AutoML: Hyperparameter Optimization

The Hyperparameter Optimization is a component for AutoML and serves as an environment to optimize the hyper parameters of data mining models in TIBCO Data Science / Statistica.

It offers the identification of optimal...

  • Model parameters
  • Misclassification costs
  • Stratification strategies
  • Feature selection

It enables to gain deep insights into:

  • Sensible ranges for the parameters
  • Interdependencies of parameters
  • Validation of the current configuration
  • Influence of sampling
  • Influence / Predictability of individual cases / observations
  • Configuration of the models
  • Relation of different error/accuracy measures

It offers additionally:

  • Easy setup of experiments
  • Automated visualization and summarization of the results
  • Simple expandability

Optimal Binning

The Optimal Binning Node combines the levels of single variables to groups (bins) with similar properties in regard to a target variable.

Why use (supervised) Binning?

  • Easier interpretation of the data
  • Helpful for data selection (based on a target variable)
  • Reduction of data complexity
  • Handling of missing data
  • Preparation for using methods with linearity assumption
  • Preparation for use of methods that only support categorical data

The bin variables (that are created) are always categorical in nature, the input variables can be categorical or continuous/metric.
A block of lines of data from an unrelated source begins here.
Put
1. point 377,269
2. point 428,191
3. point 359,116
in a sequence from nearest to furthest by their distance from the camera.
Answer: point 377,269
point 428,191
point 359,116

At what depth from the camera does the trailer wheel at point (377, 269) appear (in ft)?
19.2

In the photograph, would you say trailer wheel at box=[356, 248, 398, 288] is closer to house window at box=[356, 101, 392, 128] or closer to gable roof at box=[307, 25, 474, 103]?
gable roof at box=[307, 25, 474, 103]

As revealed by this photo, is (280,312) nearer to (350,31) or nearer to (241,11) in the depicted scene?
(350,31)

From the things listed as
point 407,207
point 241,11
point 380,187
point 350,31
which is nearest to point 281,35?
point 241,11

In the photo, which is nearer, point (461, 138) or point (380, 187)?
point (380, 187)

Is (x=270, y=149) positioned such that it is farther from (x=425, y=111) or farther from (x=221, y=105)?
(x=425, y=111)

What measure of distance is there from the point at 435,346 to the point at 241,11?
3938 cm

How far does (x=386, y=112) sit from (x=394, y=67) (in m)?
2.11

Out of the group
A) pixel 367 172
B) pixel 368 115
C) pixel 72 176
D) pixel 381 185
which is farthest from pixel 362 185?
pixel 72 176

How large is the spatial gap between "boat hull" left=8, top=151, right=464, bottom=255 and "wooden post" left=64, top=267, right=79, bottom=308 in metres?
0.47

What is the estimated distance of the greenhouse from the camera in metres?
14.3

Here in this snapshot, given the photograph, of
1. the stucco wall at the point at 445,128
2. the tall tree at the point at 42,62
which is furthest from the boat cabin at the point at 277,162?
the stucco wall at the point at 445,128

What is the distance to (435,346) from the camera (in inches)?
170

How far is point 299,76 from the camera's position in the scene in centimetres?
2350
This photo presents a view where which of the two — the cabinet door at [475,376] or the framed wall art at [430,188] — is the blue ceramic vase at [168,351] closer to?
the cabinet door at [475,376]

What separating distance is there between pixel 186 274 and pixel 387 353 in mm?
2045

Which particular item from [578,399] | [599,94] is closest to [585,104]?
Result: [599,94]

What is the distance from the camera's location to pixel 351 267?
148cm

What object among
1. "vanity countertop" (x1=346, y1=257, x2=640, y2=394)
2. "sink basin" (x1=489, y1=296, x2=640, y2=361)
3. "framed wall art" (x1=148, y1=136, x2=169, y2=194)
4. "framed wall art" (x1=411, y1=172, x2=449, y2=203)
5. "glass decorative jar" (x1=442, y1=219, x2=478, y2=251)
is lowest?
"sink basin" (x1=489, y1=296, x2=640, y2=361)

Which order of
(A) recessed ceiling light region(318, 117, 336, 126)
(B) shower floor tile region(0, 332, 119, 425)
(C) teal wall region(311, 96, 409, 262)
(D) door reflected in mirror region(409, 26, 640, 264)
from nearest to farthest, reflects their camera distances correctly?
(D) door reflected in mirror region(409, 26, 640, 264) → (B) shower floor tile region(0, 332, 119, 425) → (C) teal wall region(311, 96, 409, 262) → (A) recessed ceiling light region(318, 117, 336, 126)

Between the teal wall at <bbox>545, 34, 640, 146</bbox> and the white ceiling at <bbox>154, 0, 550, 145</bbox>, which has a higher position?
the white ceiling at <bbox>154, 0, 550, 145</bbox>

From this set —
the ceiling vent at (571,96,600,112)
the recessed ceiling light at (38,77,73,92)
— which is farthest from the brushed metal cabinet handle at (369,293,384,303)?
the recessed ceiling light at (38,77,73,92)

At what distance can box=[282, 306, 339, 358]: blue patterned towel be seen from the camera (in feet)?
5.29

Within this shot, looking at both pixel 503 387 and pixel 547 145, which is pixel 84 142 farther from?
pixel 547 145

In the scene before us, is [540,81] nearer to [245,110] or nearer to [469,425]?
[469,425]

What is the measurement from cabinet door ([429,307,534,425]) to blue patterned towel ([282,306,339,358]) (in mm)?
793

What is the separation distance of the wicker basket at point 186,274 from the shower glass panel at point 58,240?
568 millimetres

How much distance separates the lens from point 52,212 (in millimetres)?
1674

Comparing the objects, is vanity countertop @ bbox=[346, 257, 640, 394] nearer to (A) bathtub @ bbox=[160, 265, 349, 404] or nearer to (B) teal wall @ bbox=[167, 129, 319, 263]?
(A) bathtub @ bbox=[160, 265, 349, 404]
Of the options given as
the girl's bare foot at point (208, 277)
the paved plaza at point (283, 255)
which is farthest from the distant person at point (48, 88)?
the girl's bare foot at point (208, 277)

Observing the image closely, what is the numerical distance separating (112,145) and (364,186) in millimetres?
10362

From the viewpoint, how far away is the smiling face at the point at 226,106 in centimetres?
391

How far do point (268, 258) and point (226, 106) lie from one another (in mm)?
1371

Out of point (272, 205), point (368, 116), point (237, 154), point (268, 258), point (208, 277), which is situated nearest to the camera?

To create the bins a CHAID tree is fitted to the data. The tree then is converted into Statistica’s formulas, that are being used to create the bins.
The CHAID tree is controlled via one parameter alone (the p-value for merging).
Cases with missing data are being excluded during the tree fitting and creation of the bin formulas but each formula is extended by a rule assigning cases with missing data to a separate bin “Missing”. New levels (not previously observed in the data) are assigned to the bin “Unknown”.

Advantages

  • Simple deployment of the binning solution
  • Works for classification and regression tasks and metric and categorical inputs
  • Can be automized

The primary output of the node are Statistica formulas. These will calculate the bin-variables when applied to data. The formulas can be easily copied to other places and used where necessary. It is also possible to output the transformed data directly.

Report Node

The StatSoft Report Node makes the creation of huge and pretty reports based on analytical results a simple automatic procedure.
The node extracts the workbook "Reporting Documents" from the workspace and adds the workbook items (spreadsheets, graphs, reports) to a word report.

 

This process requires a word template (conveniently stored in Statistica Enterprise or the file system) to start with. At minimum, this template can be an empty word document (.docx).
The interaction with Microsoft Word is handled via Microsoft's own OpenXML library hence resulting in standard compliant word documents.

The most important properties of the items and their placement can be configured via a configuration table. The definition can be provided for individual items and for groups of items via wildcards.
The node and its interface are simple, but do not let it fool you, it is a powerful tool to bring the automation of your reporting to a new level (of convenience and effectiveness).